While there have been numerous films, books and television shows which have dealt with the idea of time travel over the years, not all of them have managed it as effectively as Primer, though there have been a few notable exceptions.

One of the earliest known stories involving time travel dates back to the Mahabharata, believed to have been written around 700 BC. In the story, King Revaita returns to Earth after meeting Brahma and discovers that many ages have passed in the short amount of time he was away. In the 15th Century, there was the Japanese tale of Urashima Taro, a fisherman who goes away for three days, but when he returns, 300 years have passed. Elsewhere in history there’s A Christmas Carol written by Charles Dickens in 1843 and H. G. Wells’ The Time Machine from 1895, two examples which have become…timeless. In 1997 Stephen Fry wrote Making History, a story set in Cambridge where a student travels back in time to stop the Third Reich, only to be faced with a new history worse than before.

In the past decade we’ve also had numerous television shows dipping back and forth in time such as Star Trek: The Next Generation, Sliders, The X-Files, Buffy The Vampire Slayer, Lost, Medium, 4400 and Heroes.

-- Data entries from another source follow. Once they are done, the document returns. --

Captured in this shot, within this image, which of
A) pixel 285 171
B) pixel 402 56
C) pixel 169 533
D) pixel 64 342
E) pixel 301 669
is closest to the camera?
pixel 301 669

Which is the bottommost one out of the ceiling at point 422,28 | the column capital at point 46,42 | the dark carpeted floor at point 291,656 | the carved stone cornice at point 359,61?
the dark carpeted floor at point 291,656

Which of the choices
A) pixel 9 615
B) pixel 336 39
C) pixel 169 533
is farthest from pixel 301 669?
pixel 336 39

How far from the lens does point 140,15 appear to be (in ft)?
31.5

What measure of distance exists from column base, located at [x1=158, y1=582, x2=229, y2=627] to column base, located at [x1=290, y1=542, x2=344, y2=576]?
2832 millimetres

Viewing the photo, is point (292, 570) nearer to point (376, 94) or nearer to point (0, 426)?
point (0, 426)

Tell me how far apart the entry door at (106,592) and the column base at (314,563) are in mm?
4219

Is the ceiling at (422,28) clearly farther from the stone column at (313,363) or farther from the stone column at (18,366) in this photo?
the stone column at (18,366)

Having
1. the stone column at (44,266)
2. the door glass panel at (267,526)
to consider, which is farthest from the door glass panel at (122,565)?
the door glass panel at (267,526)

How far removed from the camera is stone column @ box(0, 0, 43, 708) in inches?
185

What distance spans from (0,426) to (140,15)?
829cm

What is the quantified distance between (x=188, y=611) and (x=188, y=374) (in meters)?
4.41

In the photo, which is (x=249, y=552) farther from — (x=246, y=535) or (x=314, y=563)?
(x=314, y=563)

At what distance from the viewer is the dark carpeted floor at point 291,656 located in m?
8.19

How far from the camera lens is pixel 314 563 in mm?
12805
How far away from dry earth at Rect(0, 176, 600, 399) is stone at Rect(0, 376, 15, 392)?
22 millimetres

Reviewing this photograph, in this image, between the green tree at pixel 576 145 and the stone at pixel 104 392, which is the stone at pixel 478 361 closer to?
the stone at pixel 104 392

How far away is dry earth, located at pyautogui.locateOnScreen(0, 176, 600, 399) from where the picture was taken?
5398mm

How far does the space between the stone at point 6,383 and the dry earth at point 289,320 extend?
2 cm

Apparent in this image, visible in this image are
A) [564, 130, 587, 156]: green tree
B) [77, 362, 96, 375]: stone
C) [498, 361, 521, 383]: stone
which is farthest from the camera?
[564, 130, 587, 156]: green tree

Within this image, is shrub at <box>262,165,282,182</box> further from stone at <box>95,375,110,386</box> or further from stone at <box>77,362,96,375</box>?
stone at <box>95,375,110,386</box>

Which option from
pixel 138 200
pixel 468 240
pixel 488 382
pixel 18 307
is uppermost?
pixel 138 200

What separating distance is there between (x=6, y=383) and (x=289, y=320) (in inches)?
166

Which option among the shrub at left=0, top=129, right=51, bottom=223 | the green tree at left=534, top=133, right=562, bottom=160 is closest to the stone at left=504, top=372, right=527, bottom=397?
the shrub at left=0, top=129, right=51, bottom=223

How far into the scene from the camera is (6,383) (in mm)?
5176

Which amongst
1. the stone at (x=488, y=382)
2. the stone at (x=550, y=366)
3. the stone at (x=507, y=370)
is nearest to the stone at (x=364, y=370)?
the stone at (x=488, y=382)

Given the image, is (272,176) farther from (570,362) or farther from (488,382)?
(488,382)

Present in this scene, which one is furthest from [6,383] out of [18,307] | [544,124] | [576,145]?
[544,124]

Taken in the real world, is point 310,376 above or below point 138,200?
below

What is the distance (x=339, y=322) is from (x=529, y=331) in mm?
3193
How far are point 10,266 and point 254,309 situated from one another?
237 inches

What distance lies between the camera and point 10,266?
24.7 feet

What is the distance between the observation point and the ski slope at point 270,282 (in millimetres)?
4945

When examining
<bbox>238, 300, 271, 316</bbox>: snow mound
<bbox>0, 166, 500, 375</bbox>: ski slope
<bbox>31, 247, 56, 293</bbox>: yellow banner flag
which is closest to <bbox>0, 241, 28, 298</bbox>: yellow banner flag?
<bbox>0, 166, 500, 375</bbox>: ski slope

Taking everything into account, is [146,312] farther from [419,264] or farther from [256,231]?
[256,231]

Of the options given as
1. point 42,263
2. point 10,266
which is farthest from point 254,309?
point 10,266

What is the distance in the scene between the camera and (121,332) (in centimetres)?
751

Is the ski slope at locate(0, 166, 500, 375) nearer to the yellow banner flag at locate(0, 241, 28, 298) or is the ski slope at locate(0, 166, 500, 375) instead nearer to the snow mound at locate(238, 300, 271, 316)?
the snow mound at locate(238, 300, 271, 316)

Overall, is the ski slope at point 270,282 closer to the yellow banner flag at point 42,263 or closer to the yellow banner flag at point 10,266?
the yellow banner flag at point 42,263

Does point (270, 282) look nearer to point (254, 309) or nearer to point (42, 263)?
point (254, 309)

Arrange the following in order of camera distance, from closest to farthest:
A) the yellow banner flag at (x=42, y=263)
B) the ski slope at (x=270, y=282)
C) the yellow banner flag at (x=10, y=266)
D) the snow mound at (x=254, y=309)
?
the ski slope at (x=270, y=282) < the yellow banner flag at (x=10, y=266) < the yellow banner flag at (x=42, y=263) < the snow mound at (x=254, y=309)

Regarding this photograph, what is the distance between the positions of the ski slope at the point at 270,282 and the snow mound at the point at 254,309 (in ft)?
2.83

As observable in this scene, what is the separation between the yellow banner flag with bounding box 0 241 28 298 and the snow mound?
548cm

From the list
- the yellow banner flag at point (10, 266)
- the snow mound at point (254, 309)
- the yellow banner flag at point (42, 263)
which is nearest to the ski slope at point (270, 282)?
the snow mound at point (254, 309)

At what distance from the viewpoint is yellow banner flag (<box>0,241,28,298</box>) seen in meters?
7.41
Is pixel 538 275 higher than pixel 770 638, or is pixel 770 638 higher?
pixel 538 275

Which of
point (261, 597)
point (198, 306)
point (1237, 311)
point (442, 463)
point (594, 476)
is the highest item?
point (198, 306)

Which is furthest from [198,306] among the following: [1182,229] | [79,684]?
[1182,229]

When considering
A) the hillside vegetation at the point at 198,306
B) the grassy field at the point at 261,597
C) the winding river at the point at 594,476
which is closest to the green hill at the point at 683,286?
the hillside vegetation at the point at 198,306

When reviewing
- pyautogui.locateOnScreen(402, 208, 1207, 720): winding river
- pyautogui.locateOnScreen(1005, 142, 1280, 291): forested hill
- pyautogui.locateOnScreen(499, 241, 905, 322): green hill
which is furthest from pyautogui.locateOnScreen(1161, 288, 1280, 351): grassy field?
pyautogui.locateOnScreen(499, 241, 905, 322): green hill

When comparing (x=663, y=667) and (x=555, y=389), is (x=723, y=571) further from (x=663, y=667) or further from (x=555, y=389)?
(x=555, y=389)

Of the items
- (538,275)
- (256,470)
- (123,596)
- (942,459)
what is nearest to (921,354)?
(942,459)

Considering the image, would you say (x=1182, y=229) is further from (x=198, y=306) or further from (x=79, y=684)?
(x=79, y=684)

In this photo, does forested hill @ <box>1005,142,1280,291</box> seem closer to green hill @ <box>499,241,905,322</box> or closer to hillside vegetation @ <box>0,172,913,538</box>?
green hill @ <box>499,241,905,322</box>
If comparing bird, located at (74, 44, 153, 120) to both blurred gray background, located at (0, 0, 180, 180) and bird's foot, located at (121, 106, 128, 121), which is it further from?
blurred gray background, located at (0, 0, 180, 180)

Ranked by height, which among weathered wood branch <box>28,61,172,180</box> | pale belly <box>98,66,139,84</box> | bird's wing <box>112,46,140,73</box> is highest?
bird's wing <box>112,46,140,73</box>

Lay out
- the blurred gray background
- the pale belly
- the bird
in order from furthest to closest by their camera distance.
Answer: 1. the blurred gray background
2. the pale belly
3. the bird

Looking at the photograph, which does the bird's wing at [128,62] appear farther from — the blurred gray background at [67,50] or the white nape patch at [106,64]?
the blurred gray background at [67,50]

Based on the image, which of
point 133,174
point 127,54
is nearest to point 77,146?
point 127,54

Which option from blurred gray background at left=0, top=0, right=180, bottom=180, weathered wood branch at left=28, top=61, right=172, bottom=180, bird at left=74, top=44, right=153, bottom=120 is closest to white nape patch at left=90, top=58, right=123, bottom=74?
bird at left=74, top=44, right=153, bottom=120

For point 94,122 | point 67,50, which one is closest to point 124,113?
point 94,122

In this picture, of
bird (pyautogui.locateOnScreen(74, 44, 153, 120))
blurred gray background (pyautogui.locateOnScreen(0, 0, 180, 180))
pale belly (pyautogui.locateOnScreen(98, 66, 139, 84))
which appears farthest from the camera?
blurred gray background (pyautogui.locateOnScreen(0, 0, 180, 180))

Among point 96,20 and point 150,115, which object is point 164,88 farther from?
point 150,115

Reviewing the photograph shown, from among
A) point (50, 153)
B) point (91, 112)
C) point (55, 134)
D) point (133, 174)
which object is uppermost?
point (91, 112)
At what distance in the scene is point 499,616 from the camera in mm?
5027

In film we’ve had Back to the Future and the most recent Star Trek as just a couple of examples, so it’s an erea of science/science-fiction which has continued to fascinate mankind since antiquity, but is it really possible and can you really change things once they’ve happened?

Physicist Stephen Hawking has argued that the absence of visitors from the future could be proof that time travel is not possible. This doesn’t make it impossible though as there could be many reasons why we have not met visitors from the future or the past yet. Other factors which might make time travel possible are worm holes and the ability to travel faster than light, but compared to other areas of physics, we still do not know that much about time and the paradoxes which time travel could unravel in our universe. For now perhaps the experiments are best carried out from a safe distance in movies such as Primer which not only asks if its possible, but deals with the ethical and moral implications behind such a scientific breakthrough.

SPECIAL FEATURES

  • Audio commentary from director/star Shane Carruth
  • Audio commentary from members of the cast and crew
  • Trailer
  • Film notes

The strain which the discovery puts on Abe and Aaron’s friendship feeds the drama of story and it balances well with the science-fiction side of the film. Its fascinating to watch how Aaron and Abe’s friendship change as the film progresses; they begin as very close friends who share this common interest and end up not being able to remain in the same room with each other by the end. It demands your attention and rewards you with an engrossing story, one which you may not fully grasp until long after you’ve watched it. The responsibility of their new power becomes a burden to them as that eternal question is finally given a chance to answer itself “What would you change?”.